British Police Forces Lobbied to Employ Discriminatory Facial Recognition Technology

Police forces across the United Kingdom successfully lobbied to use a face scanning system acknowledged as biased against females, youths, and members of ethnic minority groups, after complaining that a less biased version generated a reduced number of investigative leads.

How the System Works

UK forces utilize the police national database (PND) to carry out searches using historical face recognition. This procedure entails matching a “probe image” of a person of interest against a database of over 19 million custody photos to identify possible hits.

Admitted Bias

The Home Office admitted last week that the system was biased. This acknowledgment came after a study by the government's National Physical Laboratory found it incorrectly matched people of Black and Asian heritage and women at much greater frequency than white men. The Home Office said it “took steps on the findings”.

“It prompts the question of whether this technology only becomes effective if users tolerate discrimination in ethnicity and sex. Convenience is a weak argument for overriding fundamental rights.”

Known Issue

Official papers reveal that this bias has been recognized for over twelve months. Furthermore, police forces argued to overturn an earlier ruling that was designed to mitigate the problem.

Senior officers were informed of the system's bias in September 2024. The Home Office-commissioned laboratory study found the system was more likely to produce incorrect matches for images depicting females, Black people, and those under 40 years old.

A Policy U-Turn

In response, the national police leadership body ordered that the accuracy setting required for potential matches be raised to a point where the bias was significantly reduced.

However, this directive was reversed the following month after forces complained that the adjusted system was generating fewer “investigative leads”. Internal records show the higher threshold cut the number of searches that yielded possible identifications from 56% to a mere under 15%.

Severe Disparities

Although the Home Office and NPCC declined to specify what threshold is now in operation, the recent NPL study found the system could produce false positives for women of Black heritage nearly a hundred times more often than for Caucasian women at certain settings.

The ministry stated on these results: “Our evaluation identified that in a limited set of circumstances the software is more likely to incorrectly include some population segments in its match reports.”

Operational Effectiveness vs. Bias

Outlining the effect of the brief increase to the system's accuracy setting, the NPCC documents note: “This adjustment significantly reduces the impact of discrimination across protected characteristics of ethnicity, generation and gender but had a substantially detrimental effect on police efficiency”. The papers add that forces argued that “a previously useful tool now delivered outcomes of questionable value”.

Broader Rollout Plans

Meanwhile, the government has opened a two-and-a-half-month public review on its proposals to expand the use of facial recognition technology. Policing minister Sarah Jones has described the technology as the “biggest breakthrough since DNA matching”.

Criticism from Advisors and Monitors

The chair of a police oversight board, chair of the advisory panel for the police race action plan, said: “We observed scant discussion through equality strategy sessions of the facial recognition rollout despite clear relevance with the plan’s concerns.

“These revelations demonstrate yet again that the anti-racism commitments the police has made via the race action plan are not being translated into wider practice. Independent assessments have warned that innovative tools are being implemented in a context where ethnic inequalities, weak scrutiny and faulty information gathering continue to exist.

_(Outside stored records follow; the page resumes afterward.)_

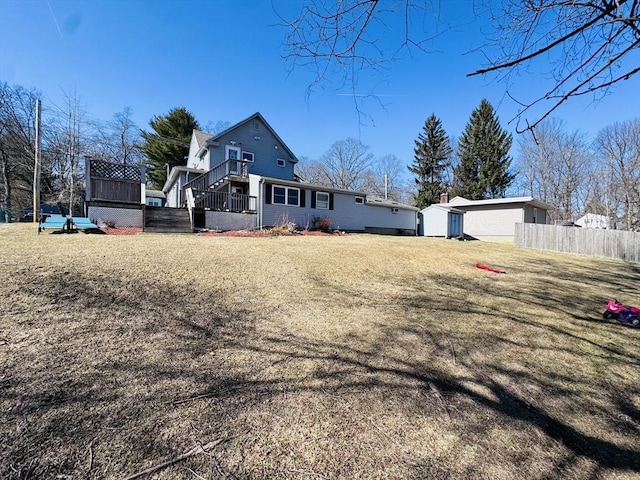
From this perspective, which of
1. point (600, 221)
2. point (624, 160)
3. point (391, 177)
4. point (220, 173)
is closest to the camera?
point (220, 173)

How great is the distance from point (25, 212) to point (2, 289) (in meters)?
34.1

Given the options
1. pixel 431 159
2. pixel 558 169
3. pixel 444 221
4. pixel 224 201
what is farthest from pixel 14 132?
pixel 558 169

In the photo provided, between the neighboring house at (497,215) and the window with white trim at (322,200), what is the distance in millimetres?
11174

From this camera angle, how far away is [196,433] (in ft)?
6.22

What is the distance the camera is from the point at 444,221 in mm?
22922

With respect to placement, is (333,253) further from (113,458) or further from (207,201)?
(207,201)

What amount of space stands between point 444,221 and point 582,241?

“All deployment of facial recognition must adhere to strict national standards, be subject to external review, and demonstrate it reduces rather than exacerbates ethnic bias.”

Official Statement

A government representative stated: “We takes the findings of the report seriously and we have already taken action. A updated software has been independently tested and procured, which has demonstrated no measurable discrimination. It will be trialled in the coming months and will be subject to evaluation.

“Our priority is protecting the public. This gamechanging technology will assist police to put criminals and rapists behind bars. There is human involvement in every step of the procedure and no arrest or charge would be taken without trained officers carefully reviewing the output.”

Stephanie Snow
Stephanie Snow

A tech enthusiast and gaming analyst with over a decade of experience in the industry, specializing in emerging technologies and user experience.